Mas existem outros fatores igualmente decisivos. A retenção de talento passa por fortalecer um ecossistema de inovação mais dinâmico, onde empresas, universidades e entidades públicas trabalhem de forma articulada, criando ambientes favoráveis, criativos e geradores de valor.
É também essencial apostar na descentralização de oportunidades, levando emprego qualificado e investimento para fora dos grandes centros urbanos. Os jovens não saem apenas do país, muitas vezes, saem da sua região por falta de alternativas. Criar polos de desenvolvimento no interior, associados a áreas estratégicas como a tecnologia ou a aeronáutica, é um passo determinante.
Por outro lado, importa valorizar cada vez mais fatores como a qualidade de vida, a estabilidade e o equilíbrio pessoal e profissional, onde Portugal tem vantagens claras, mas que precisam de ser acompanhadas por condições económicas e profissionais consistentes.
No que respeita ao ensino superior, o papel é igualmente fundamental, formar com qualidade, mas também aproximar os estudantes das empresas, promover o empreendedorismo e estimular a criação de projetos com potencial de fixação no território.
Na escola, acreditamos que a resposta passa precisamente por essa combinação, formação especializada, ligação ao tecido empresarial e valorização do território.
Como imagina esta escola daqui a cinco ou dez anos? Qual é a ambição do Piaget para este projeto?
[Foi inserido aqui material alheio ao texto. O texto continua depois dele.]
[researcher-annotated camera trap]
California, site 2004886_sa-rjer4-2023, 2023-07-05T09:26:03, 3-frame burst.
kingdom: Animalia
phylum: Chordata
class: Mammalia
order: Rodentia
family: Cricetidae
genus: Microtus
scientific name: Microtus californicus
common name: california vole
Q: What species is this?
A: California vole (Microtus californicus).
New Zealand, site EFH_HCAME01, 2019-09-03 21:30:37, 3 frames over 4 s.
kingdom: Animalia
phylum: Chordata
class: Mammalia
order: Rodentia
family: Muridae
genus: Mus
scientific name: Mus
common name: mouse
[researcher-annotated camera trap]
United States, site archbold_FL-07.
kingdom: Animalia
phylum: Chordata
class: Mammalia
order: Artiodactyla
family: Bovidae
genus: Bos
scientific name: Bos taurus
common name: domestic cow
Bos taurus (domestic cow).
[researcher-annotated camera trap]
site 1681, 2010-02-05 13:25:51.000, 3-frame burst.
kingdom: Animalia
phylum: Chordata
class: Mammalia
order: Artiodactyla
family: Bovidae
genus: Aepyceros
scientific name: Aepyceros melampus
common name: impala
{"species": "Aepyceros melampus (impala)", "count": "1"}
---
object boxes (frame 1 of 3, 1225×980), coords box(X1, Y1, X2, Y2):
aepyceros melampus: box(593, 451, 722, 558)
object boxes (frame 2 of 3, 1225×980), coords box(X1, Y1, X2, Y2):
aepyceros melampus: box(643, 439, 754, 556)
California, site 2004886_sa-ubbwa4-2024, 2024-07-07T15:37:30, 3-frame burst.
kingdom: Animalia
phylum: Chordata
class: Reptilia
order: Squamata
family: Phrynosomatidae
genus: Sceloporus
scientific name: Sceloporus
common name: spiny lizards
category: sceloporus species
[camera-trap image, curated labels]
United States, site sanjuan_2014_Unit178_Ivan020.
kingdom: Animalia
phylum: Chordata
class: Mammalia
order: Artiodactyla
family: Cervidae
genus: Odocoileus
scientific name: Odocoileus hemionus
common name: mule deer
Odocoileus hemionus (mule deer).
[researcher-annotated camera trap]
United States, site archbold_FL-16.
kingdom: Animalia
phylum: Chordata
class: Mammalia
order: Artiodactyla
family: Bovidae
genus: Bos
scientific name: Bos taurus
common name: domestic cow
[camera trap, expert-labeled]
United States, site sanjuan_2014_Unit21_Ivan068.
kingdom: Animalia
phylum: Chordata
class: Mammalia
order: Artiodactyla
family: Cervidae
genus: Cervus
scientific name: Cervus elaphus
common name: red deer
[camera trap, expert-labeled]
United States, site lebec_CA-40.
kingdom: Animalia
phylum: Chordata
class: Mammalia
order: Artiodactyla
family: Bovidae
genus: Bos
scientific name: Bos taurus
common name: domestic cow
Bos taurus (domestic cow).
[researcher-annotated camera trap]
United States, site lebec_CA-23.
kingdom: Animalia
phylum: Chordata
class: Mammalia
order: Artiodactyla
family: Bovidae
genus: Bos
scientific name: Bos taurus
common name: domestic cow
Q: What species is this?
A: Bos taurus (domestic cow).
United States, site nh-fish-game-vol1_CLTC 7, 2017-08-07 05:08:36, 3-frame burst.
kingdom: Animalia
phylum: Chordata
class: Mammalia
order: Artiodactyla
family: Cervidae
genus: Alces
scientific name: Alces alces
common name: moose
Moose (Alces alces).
Imagino uma escola em crescimento sólido, com oferta formativa reforçada, projetos tecnológicos e de gestão alinhados com as necessidades da região e do país, e uma ligação cada vez mais forte entre a escola, as empresas, a comunidade e os setores emergentes da economia. Vejo o futuro desta escola como um espaço de construção, inovação e liderança partilhada. Acredito que este será um ciclo marcado pela consolidação, pela modernização e pelo desenvolvimento de projetos com impacto real no território. Pretendemos contribuir para que a Escola Superior de Tecnologia e Gestão de Viseu se afirme como uma referência nacional, com visão estratégica, sentido de missão e capacidade de responder ao futuro com qualidade e proximidade, tornando a escola uma referência num ensino orientado para o futuro: mais digital, mais sustentável, mais próximo das pessoas e das organizações e capaz de atrair estudantes não só da região, mas de todo o país e até do estrangeiro. Mais do que transmitir conhecimento, esta escola deve formar pessoas capazes de intervir com qualidade, responsabilidade e visão no mundo profissional e na sociedade.
Ambicionamos, também, reforçar a dimensão da investigação e da inovação aplicada, promovendo projetos em colaboração com empresas e entidades públicas, capazes de gerar impacto direto na economia e na sociedade.
Outro objetivo essencial passa pela afirmação de Viseu como um território de oportunidade nas áreas tecnológicas, contribuindo para a atrair e fixar talento qualificado.
O nosso compromisso é construir uma escola que seja reconhecida pela sua capacidade de antecipar tendências, formar profissionais preparados para o futuro e contribuir ativamente para o desenvolvimento sustentável da região e do país.